练习题目
A. 关于辛顿的文本节选中提到了哪些大学和公司？请全部列出。
B. 接着关于辛顿的文本节选的最后一句往下续写。

文本节选
+ + + + + + +

杰弗里·辛顿(Geoffrey Hinton)是人工智能的先驱。2012年,辛顿博士和他在多伦多大学的两名研究生创造的技术成为人工智能系统的智能基础,科技巨头们相信这项技术将会是它们未来发展的关键。

然而,本周一,辛顿博士正式加入了越来越多的批评人士的行列,这些批评人士认为,这些科技公司正朝着危险前进,它们积极地开发基于生成式人工智能(generative artificial intelligence)的产品,生成式人工智能正是ChatGPT等流行的聊天机器人的驱动技术。

辛顿博士称,他已经辞掉了谷歌的工作。他在谷歌工作了10多年,并成为了该领域最受尊敬的意见领袖之一。现在他可以自由地谈论人工智能的风险问题了。他说,他内心有一部分自我现在对自己一生的工作感到后悔。

“我用一个惯用的借口安慰自己说:如果我不做这项工作,也会有其他人来做的。”辛顿博士上周在多伦多家中的餐厅接受采访时说,那里距离他和他的学生取得AI技术突破的地方只有几步之遥。

辛顿博士从人工智能的奠基人到末日预言者的历程,标志着科技行业在几十年来最重要的拐点上的一个非凡时刻。业界领袖认为,新的人工智能系统可能与20世纪90年代初推出的网络浏览器一样重要,并可能导致从药物研究到教育等领域的突破。

但是,让许多业内人士感到不安的是,人工智能系统正在向外界释放危险的东西。生成式人工智能已经成为制造错误信息的工具。很快,它可能会造就失业风险。科技界最大的担忧者认为,在未来的某个时候,人工智能系统可能会对人类构成威胁。

“很难想象你如何能阻止坏人利用它(AI系统)做坏事。”辛顿博士说。

在旧金山的初创公司OpenAI于3月发布了新版本的ChatGPT之后,1000多名技术领袖和研究人员签署了一封公开信,呼吁暂停新系统开发六个月,因为人工智能技术对 "社会和人类构成了深刻的威胁”。

+ + + + + + +

练习数据
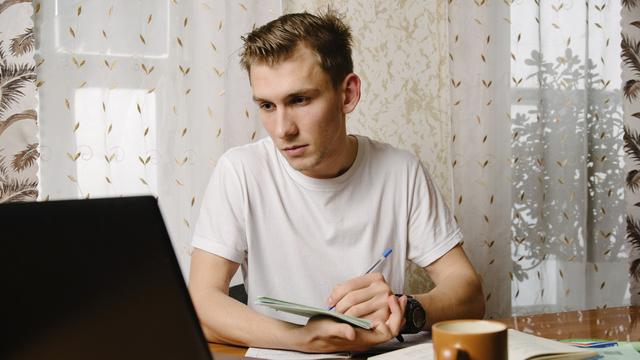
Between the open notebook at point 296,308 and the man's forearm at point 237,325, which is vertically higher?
the open notebook at point 296,308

+ + + + + + +

参考答案
A. 多伦多大学、谷歌、OpenAI

B.
几天后,有40年历史的学术团体国际先进人工智能协会(Association for the Advancement of Artificial Intelligence)的19位现任和前任领导人发表了他们自己的公开信,警告人工智能的风险。微软(Microsoft)首席科学官埃里克·霍维茨(Eric Horvitz)也是协会的一员。微软已将OpenAI的技术应用于一系列产品,包括必应(Bing)搜索引擎。

常被称为 "人工智能教父 "的辛顿博士没有签署这两封公开信,他说在辞职之前不想公开批评谷歌或其他公司。他上个月通知公司他要辞职,周四,他与谷歌母公司Alphabet的首席执行官桑达尔·皮查伊(Sundar Pichai)通了电话。他拒绝公开讨论他与皮查伊的谈话细节。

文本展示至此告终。